William Buxton wrote:
> -The little I know about chaos theory suggests that complex and
> unpredictable phenomena are "understood" in terms of fairly simple
> repeating processes.
>
> In short, complexity is no excuse.
Perhaps what is being said is really simpler than is being stated. Bill
says speak less, the others say speak enough. Perhaps we could agree that
there is such a thing as too little just as there is too much. Anyway, it
seems to depend upon people's experience as to which of the two has been
an annoyance to them on the job or the Internet.
In music you never have too much rehearsal. The pursuit of the
elemination of wasted time by charging high rehearsal fees has invented
the performance "reading" by all non-memory large ensembles. Not having
the time to rehearse means that all old music will be closer to a true
performance while all new music will consistantly be "read" badly. Thus
modern audiences almost uniformly dislike new music.
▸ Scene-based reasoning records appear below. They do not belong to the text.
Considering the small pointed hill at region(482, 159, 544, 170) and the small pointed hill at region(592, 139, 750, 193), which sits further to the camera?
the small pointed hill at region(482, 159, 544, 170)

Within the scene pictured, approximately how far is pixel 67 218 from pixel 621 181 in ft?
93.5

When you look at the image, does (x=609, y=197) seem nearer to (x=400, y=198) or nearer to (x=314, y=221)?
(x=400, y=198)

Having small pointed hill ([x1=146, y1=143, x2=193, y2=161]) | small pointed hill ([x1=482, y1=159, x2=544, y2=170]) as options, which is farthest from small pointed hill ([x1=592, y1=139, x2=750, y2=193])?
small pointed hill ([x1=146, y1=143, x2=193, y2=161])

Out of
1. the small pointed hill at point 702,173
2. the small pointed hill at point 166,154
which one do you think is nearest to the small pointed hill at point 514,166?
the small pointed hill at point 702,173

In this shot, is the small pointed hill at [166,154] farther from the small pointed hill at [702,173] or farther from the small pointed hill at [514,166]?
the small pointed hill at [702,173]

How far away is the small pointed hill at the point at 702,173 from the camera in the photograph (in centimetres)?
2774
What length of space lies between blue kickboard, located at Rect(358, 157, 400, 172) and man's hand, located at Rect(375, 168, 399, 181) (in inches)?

I always thought that Mies van der Rohe's adage "less is more" really
meant "less material used means more profits." Of course if you use too
little material then the building falls down and then "less means less."
The meaning of my company name, "The Magic Circle" is that circle of
attention where everything can be experienced by the audience and known.
Finding that physical space is a balance between ensemble size and room
size. We are constantly in pursuit of the ideal balance where everything
can be perfectly perceived. Walk in balance.
Ray Evans Harrell, artistic director
The Magic Circle Chamber Opera of New York, Inc.